僕が高校3年生の時、母が乳がんになった。
それから2017年6月に息を引き取るまでの間、母は母らしく生きた。
友達の多い母だった。人が好きな母だった。母の周りにはいつも人がいた。友達と山に登った、温泉に出掛けた、はるばる僕の家に遊びに来た。

自宅で過ごした最後の日々もそうだった。
治療を止めた母の願いは、余生を自宅で過ごすこと。当初、僕は自宅で母を看ることに対して恐怖心があった。
もしもの時に何ができる?
救急車を呼んでもいいの?
がんに関する知識の少なさが恐怖心をもたらしたのだろう。

そんな恐怖心を解きほぐしてくれたのは訪問医さんだった。
母の病状の説明から始まり、これから起こりうる容体の悪化、その際の医療などを丁寧に話してくれた。
特に印象的だったのは「なだらかな下り坂」という言葉。急な坂道を転がり落ちるのではなく、痛みや苦しみを医療の力で緩和してなだらかにしてゆく、という意味だ。

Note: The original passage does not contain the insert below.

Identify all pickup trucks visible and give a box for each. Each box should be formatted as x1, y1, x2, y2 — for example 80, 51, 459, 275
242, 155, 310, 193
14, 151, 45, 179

僕たちにできることを教えてくれたのは訪問看護師さんだった。
手際よく着替えを補助したり、お風呂代わりに体を拭いたり、その日の母の体調に合わせた無理のない介護方法を伝えてくれた。看護師さんと母との会話をまるで友達同士のように感じることもあった。

小さな後悔はある。
ただ、それを大きく上回るのが、母と一緒の時間を過ごせた充実感。2年経った今でも、笑顔も涙もあったあの日々が大切な思い出としてしっかり胸に刻まれている。

がんを抱えて、自分らしく生きたい

そんな折、Twitterで気になる書籍の情報を見掛けた。
それが、西智弘さんの新書「がんを抱えて、自分らしく生きたい」。

副題に「がんと共に生きた人が 緩和ケア医に伝えた10の言葉」とある。
多くのがん患者たちが抗がん剤と緩和ケアの専門家である著者に語ってきた言葉を通し、がんという病を抱えてどう生きていくのかについて考える本だ。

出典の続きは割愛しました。